Science Diplomacy: Creating New Possibilities

In the day’s opening session, leaders in international science described the powerful potential of science diplomacy.

In his keynote address, Leshner noted that AAAS founded its influential Center for Science Diplomacy nearly five years ago; in recent years, AAAS has led or joined science missions to East Africa, the Middle East, Myanmar, Cuba, Iran and the Democratic People’s Republic of Korea and many other nations and regions.

 

 PHOTOGRAPH Alan I. Leshner, AAAS Alan I. Leshner [Credit: Mariann Ördög, Hungarian Academy of Sciences]

Alan I. Leshner, AAAS [Credit: Mariann Ördög, Hungarian Academy of Sciences]

Converging trends make science diplomacy a tool of great potential influence, he told the audience. Science is a facet of virtually every major issue in modern life, either as the cause, or as a possible cure—from energy, climate change and biodiversity to food security, poverty alleviation and job creation. And because many of those challenges are global, scientific research is becoming more global.

 

A key example: In Science, more than 50 percent of all research articles are now authored by multi-national teams. But, Leshner stressed, the world is not yet ready to bring its full research potential to bear on science-related challenges.

“If you want to solve global problems…you need to have the scientific community able to function in a global way,” he said. “A series of national scientific enterprises is not enough. We need a global one. It has to work together in a coherent way.”

But there remain too many different values, policies and practices among nations: on embryonic stem cell research, for example, or on codes of research integrity, or on research and development funding. And too many of the poorest nations are still struggling to develop their research capacity, to find their scientific footing.

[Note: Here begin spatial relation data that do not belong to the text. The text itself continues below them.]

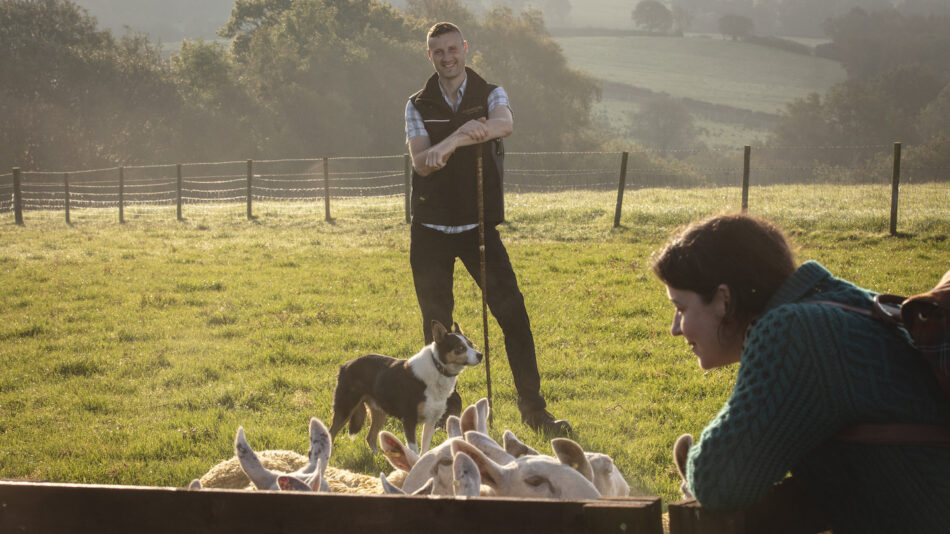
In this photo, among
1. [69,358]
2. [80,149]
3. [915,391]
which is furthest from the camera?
[80,149]

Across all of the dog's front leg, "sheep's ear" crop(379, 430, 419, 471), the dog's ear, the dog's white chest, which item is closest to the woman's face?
"sheep's ear" crop(379, 430, 419, 471)

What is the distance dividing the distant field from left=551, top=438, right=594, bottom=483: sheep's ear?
89.1 m

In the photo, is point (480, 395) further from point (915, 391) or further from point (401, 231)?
point (401, 231)

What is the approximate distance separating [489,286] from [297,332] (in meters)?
4.30

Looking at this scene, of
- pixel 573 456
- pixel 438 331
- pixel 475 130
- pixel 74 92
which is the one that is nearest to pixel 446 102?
pixel 475 130

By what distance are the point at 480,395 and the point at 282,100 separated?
55.8m

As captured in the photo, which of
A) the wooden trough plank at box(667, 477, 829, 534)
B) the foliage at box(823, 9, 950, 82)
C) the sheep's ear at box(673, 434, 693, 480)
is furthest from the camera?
the foliage at box(823, 9, 950, 82)

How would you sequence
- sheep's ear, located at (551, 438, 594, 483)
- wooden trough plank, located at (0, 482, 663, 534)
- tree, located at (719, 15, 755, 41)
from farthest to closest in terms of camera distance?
tree, located at (719, 15, 755, 41) → sheep's ear, located at (551, 438, 594, 483) → wooden trough plank, located at (0, 482, 663, 534)

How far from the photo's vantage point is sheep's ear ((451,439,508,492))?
2801 millimetres

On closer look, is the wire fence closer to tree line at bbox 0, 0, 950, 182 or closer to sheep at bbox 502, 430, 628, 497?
tree line at bbox 0, 0, 950, 182

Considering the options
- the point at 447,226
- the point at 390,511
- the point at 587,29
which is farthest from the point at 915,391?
the point at 587,29

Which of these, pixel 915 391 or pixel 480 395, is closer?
pixel 915 391

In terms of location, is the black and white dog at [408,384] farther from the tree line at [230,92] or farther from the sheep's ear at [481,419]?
the tree line at [230,92]

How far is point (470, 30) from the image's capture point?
7250 cm
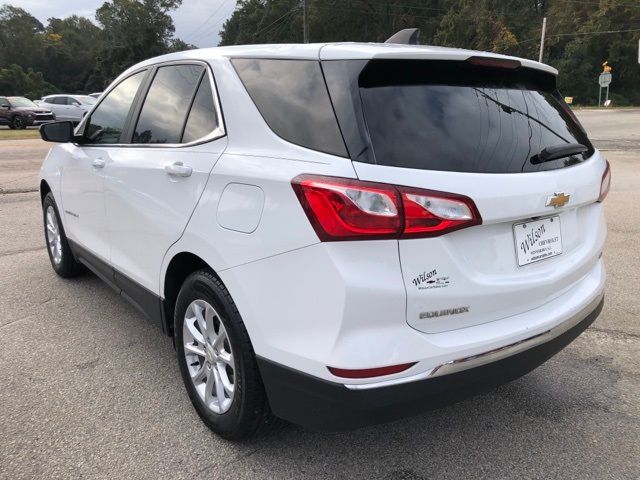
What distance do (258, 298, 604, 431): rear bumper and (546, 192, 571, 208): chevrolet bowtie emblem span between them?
0.61m

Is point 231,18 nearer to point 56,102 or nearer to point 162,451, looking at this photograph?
point 56,102

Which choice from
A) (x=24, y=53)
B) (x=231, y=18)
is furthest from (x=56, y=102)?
(x=24, y=53)

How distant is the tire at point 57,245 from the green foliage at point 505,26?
59177mm

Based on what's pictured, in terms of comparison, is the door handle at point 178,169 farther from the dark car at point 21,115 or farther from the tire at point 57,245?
the dark car at point 21,115

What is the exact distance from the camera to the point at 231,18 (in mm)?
93625

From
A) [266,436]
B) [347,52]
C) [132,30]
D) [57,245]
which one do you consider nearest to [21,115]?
[57,245]

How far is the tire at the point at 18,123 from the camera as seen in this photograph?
2850cm

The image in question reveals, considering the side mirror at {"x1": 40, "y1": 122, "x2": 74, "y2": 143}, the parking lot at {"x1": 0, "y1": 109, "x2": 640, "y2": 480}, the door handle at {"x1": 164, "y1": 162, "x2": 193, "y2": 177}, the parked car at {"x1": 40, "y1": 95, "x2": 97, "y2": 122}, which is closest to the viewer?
the parking lot at {"x1": 0, "y1": 109, "x2": 640, "y2": 480}

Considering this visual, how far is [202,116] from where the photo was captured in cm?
275

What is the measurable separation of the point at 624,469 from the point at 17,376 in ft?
10.7

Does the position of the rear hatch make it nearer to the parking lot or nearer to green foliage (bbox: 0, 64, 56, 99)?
the parking lot

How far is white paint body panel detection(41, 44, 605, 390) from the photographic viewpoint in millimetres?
1947

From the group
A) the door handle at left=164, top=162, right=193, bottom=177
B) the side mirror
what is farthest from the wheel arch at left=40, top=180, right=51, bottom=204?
the door handle at left=164, top=162, right=193, bottom=177

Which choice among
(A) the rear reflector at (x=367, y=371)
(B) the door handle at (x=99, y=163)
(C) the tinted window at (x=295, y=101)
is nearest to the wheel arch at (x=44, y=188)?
(B) the door handle at (x=99, y=163)
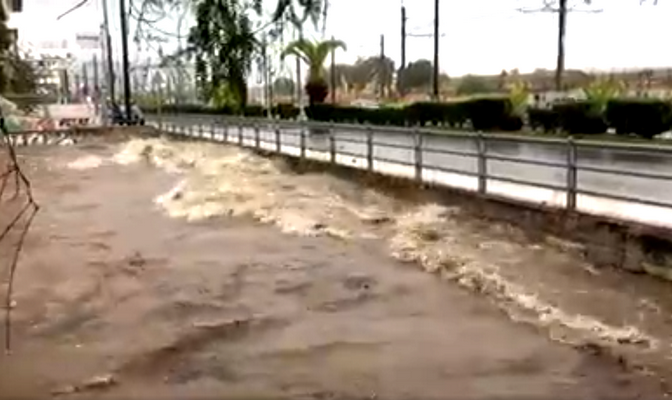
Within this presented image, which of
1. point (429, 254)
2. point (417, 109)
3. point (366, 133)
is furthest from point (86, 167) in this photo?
point (429, 254)

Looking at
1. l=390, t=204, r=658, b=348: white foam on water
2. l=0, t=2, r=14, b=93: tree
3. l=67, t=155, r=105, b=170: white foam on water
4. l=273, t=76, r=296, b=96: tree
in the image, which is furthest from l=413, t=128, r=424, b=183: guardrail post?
l=67, t=155, r=105, b=170: white foam on water

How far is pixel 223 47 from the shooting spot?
273 centimetres

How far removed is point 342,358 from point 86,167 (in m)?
24.3

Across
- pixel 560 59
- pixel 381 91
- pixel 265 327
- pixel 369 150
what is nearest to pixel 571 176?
pixel 265 327

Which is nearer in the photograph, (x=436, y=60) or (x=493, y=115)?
(x=493, y=115)

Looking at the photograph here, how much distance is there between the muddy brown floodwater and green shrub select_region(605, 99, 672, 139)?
1040 centimetres

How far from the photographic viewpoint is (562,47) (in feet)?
108

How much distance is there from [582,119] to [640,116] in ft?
6.88

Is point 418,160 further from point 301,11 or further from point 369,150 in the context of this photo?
point 301,11

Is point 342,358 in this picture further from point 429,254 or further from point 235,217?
point 235,217

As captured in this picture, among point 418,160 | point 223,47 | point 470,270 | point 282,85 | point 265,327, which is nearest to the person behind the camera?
point 223,47

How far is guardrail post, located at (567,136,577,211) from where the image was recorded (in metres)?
11.2

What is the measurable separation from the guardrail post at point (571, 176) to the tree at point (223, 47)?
8.90 meters

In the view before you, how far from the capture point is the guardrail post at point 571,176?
36.7ft
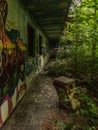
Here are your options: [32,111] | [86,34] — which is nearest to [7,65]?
[32,111]

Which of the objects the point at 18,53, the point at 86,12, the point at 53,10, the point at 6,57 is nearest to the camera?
the point at 6,57

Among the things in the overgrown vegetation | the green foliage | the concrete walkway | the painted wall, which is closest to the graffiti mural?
the painted wall

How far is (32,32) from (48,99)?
301cm

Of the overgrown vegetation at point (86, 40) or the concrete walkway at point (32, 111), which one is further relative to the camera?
the overgrown vegetation at point (86, 40)

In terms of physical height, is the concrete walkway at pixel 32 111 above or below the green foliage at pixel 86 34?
below

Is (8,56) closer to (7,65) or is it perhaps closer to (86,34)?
(7,65)

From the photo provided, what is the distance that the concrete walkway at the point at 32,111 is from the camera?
3062 millimetres

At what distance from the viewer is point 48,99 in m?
4.55

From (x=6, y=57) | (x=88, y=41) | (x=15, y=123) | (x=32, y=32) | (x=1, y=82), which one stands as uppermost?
(x=32, y=32)

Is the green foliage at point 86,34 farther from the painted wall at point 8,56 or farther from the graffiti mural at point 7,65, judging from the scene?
the graffiti mural at point 7,65

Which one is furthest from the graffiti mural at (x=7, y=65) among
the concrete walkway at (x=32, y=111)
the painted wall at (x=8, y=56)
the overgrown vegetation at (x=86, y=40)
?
the overgrown vegetation at (x=86, y=40)

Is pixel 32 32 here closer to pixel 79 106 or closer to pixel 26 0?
pixel 26 0

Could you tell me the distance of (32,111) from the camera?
372 centimetres

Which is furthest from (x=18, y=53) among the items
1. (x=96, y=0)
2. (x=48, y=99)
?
(x=96, y=0)
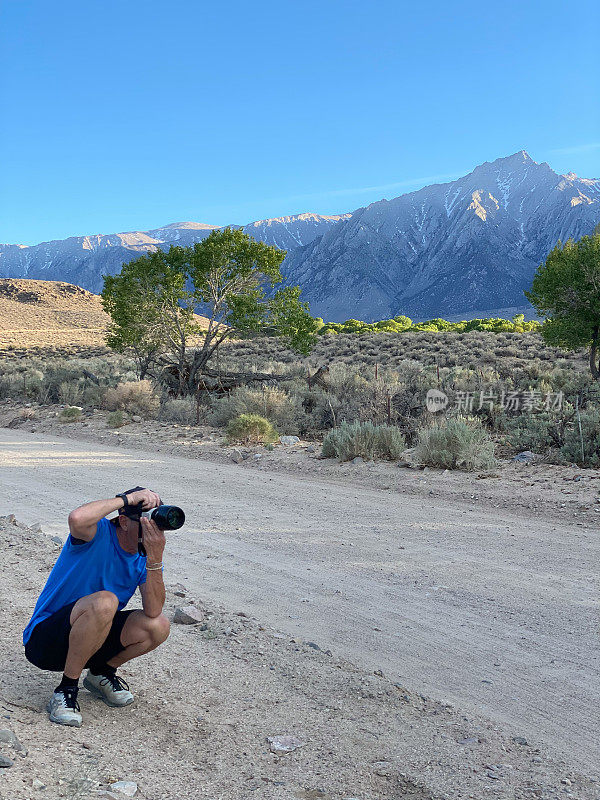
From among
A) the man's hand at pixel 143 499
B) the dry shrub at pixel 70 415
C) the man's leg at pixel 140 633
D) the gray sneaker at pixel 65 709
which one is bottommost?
the dry shrub at pixel 70 415

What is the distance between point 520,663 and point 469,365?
27.3 metres

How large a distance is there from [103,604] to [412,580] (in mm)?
3471

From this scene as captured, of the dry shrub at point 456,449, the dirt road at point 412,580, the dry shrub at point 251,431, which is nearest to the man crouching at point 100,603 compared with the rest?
the dirt road at point 412,580

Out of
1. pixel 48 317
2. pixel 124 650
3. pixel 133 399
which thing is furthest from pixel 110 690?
pixel 48 317

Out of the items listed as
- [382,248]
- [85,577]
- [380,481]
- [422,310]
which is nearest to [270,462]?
[380,481]

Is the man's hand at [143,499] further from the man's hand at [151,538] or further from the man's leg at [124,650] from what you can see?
the man's leg at [124,650]

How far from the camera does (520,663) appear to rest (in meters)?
4.50

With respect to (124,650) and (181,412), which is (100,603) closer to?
(124,650)

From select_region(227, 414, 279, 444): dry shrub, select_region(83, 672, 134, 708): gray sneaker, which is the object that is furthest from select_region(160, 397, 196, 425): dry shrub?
select_region(83, 672, 134, 708): gray sneaker

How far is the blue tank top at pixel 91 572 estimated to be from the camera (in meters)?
3.47

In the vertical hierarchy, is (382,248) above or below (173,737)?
above

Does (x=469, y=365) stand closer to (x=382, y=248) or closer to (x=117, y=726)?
(x=117, y=726)

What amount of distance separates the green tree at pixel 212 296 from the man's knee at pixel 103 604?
17031 millimetres

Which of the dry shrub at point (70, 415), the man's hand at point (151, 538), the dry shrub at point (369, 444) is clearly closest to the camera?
the man's hand at point (151, 538)
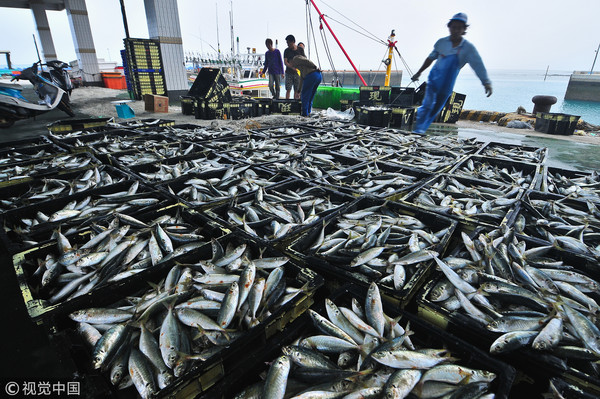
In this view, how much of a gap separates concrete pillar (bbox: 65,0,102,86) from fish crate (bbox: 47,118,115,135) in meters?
18.2

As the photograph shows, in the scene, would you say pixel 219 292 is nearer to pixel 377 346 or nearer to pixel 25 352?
pixel 377 346

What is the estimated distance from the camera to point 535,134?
948 centimetres

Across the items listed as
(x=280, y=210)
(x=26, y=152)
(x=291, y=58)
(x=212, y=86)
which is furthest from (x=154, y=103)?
(x=280, y=210)

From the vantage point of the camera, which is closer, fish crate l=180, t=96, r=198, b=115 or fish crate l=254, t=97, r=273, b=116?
fish crate l=180, t=96, r=198, b=115

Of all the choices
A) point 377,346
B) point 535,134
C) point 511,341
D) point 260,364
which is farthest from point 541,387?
point 535,134

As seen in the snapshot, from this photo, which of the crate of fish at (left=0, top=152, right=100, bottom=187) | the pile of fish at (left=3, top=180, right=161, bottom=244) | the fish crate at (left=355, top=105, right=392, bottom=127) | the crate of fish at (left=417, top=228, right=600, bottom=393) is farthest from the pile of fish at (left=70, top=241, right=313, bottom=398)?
the fish crate at (left=355, top=105, right=392, bottom=127)

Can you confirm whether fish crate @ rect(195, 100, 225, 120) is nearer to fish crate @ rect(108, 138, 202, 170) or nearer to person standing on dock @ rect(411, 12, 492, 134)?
fish crate @ rect(108, 138, 202, 170)

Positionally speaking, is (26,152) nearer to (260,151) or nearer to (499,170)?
(260,151)

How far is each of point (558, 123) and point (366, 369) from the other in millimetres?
12318

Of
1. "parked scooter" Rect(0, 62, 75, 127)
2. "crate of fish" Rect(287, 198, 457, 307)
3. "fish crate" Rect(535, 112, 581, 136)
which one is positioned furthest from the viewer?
"fish crate" Rect(535, 112, 581, 136)

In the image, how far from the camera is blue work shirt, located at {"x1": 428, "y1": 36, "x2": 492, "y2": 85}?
20.6 ft

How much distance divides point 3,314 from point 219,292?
1.80 meters

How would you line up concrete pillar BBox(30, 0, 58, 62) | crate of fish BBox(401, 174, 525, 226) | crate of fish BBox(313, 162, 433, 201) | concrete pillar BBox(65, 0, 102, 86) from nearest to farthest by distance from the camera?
1. crate of fish BBox(401, 174, 525, 226)
2. crate of fish BBox(313, 162, 433, 201)
3. concrete pillar BBox(65, 0, 102, 86)
4. concrete pillar BBox(30, 0, 58, 62)

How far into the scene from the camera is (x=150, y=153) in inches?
179
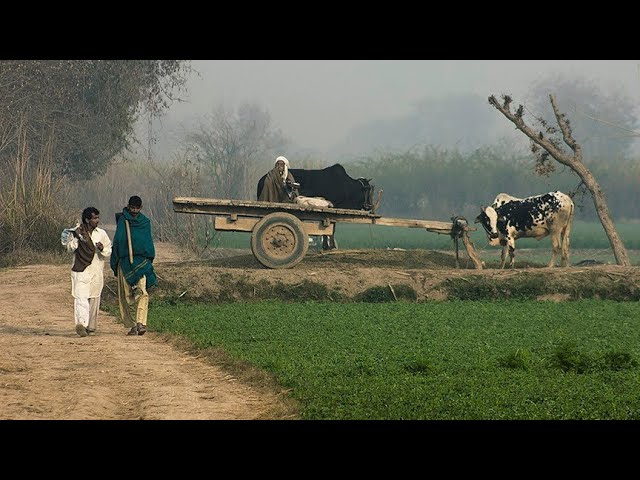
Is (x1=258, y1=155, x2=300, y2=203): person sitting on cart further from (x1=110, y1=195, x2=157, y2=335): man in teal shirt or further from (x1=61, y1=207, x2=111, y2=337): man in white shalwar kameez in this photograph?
(x1=61, y1=207, x2=111, y2=337): man in white shalwar kameez

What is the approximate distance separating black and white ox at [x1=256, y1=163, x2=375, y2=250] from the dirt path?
664 cm

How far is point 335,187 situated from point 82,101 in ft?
50.2

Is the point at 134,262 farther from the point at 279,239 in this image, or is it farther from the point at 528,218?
the point at 528,218

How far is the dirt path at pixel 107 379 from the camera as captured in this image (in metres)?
9.49

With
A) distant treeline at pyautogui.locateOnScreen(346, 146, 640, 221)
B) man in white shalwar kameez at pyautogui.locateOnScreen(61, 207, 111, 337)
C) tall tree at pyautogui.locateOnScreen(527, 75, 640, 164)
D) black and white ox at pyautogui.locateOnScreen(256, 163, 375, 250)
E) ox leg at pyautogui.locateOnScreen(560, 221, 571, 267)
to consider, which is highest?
tall tree at pyautogui.locateOnScreen(527, 75, 640, 164)

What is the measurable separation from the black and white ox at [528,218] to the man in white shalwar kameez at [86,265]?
10897 mm

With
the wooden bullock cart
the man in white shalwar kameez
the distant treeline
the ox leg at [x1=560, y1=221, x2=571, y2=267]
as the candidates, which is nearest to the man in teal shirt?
the man in white shalwar kameez

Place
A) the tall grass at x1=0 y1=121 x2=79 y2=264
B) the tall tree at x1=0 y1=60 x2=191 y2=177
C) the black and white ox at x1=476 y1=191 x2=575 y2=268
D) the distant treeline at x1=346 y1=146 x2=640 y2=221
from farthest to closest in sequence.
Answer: the distant treeline at x1=346 y1=146 x2=640 y2=221 → the tall tree at x1=0 y1=60 x2=191 y2=177 → the tall grass at x1=0 y1=121 x2=79 y2=264 → the black and white ox at x1=476 y1=191 x2=575 y2=268

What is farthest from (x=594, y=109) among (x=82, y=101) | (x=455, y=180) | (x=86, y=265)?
(x=86, y=265)

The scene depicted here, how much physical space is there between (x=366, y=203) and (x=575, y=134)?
81.2 m

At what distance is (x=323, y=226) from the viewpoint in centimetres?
2066

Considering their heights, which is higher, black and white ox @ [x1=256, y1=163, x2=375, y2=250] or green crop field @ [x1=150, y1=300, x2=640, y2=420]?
black and white ox @ [x1=256, y1=163, x2=375, y2=250]

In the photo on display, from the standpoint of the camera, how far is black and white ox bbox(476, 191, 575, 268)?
23.2 metres

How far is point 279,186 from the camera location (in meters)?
21.0
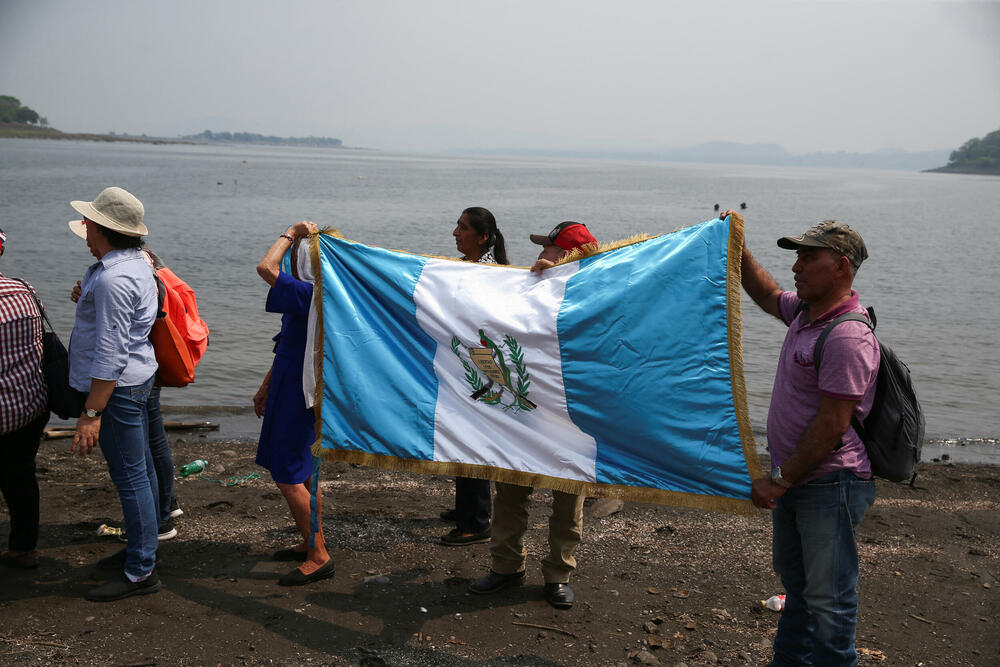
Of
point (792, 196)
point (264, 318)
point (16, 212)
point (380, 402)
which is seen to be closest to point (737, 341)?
point (380, 402)

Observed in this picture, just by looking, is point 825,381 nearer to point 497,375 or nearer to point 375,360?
point 497,375

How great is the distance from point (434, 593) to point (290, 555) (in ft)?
3.48

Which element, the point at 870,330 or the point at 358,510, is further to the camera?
the point at 358,510

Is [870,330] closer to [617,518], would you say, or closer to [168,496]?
[617,518]

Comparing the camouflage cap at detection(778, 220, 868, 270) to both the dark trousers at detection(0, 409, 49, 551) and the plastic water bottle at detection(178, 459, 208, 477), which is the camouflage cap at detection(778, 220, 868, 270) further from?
the plastic water bottle at detection(178, 459, 208, 477)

“If we want to build a global science community,” Leshner urged, “we have to bring the emerging scientific nations into that community, and that’s a very difficult issue. The reason we want diversity is not because of equity. Equity is nice…[but] we want diversity because we want novel ideas. Novel ideas come from people who don’t come out of the longstanding traditions, but come from different traditions.”

“We have to help build the capacity that we’ve all been talking about in a way that allows people to be full, valued partners in the global scientific enterprise,” he said.

József Pálinkás, president of the Hungarian Academy of Sciences, struck a similar note.

 

József Pálinkás [Credit: Mariann Ördög, Hungarian Academy of Sciences]

József Pálinkás [Credit: Mariann Ördög, Hungarian Academy of Sciences]

“Talent is spread in the world much more evenly than the output of scientific performance would have you believe,” Pálinkás said. “It is our task to provide this talent with a fertile ground to flourish and make it produce outstanding results in the field of science.”

 

He noted that Central and Eastern Europe, despite their historic strength in research, today face challenges similar to those of developing countries. “It is not a simple exercise to fight brain-drain or to ensure access to state-of-the-art research infrastructure,” he acknowledged. “But it is far from impossible. The example of the Hungarian Academy of Sciences proves that by focusing existing resources in the service of excellence, it is also possible for less developed countries to make significant progress.”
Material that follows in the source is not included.